Im not sure i like the public internet with ip certs. I do it at home because sometimes dns be down and have some good internal uses. But, shouldnt be public. Imagine firing up a /24 on linode, requesting certs on every ip, then releasing the ips, and saving the certs. Another linode account would later get an ip in that range, and then you can freely mitm the linode site by ip. Im making a number of 'magical' things in between this, of course, but, it seems allowing an IP from a public CA could be a terrible thing. The only saving grace in this case is the short lifetime of the certs, however, im not a fan of that either.

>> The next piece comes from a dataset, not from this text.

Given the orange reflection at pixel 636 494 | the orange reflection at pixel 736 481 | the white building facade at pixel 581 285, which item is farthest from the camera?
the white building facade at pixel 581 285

As an aside, im starting to get squinty eyes relating to LE, both things they announce in that article, are things that greatly affect the internet at large. I see it as something google would pull to ensure dominance by lock-in. Sorry you can no longer change SSL providers because certs only live a few minutes now, and of course you cant afford to not have a cert or no one will see your site. Im exaggerating slightly, but these changes are not something i think should be allowed, and LE shouldve listened to everyone yelling. Sure, allow down to 6 day certs, but that will surely become the maximum soon.
That's a bit of a stretch to say anyone agreed on not using IP based certs. Quite the contrary. It is present in RFC 5280 and SAN can contain an IP. It's just very rare to do that, but can be done and is done. Modern browsers and OSs accept it as well.
It's nice when you need to do some cert pinning to make sure there is not MITM eavesdropping, or for example on some onprem environments where you can't fully control workstations/DNS of you user endpoints, but still want to have your services behind certs that actually properly validate.
You don't have enough nodes for CRL size to become a problem, and if a node does get compromised you're hardly going to leave it up and running for a year (i.e. you'd obviously kill the node, and the cert is useless without control of the DNS name).
EDIT: the other direction to go of course is way shorter. Like do you need a certificate with a lifetime longer then business hours before renewal?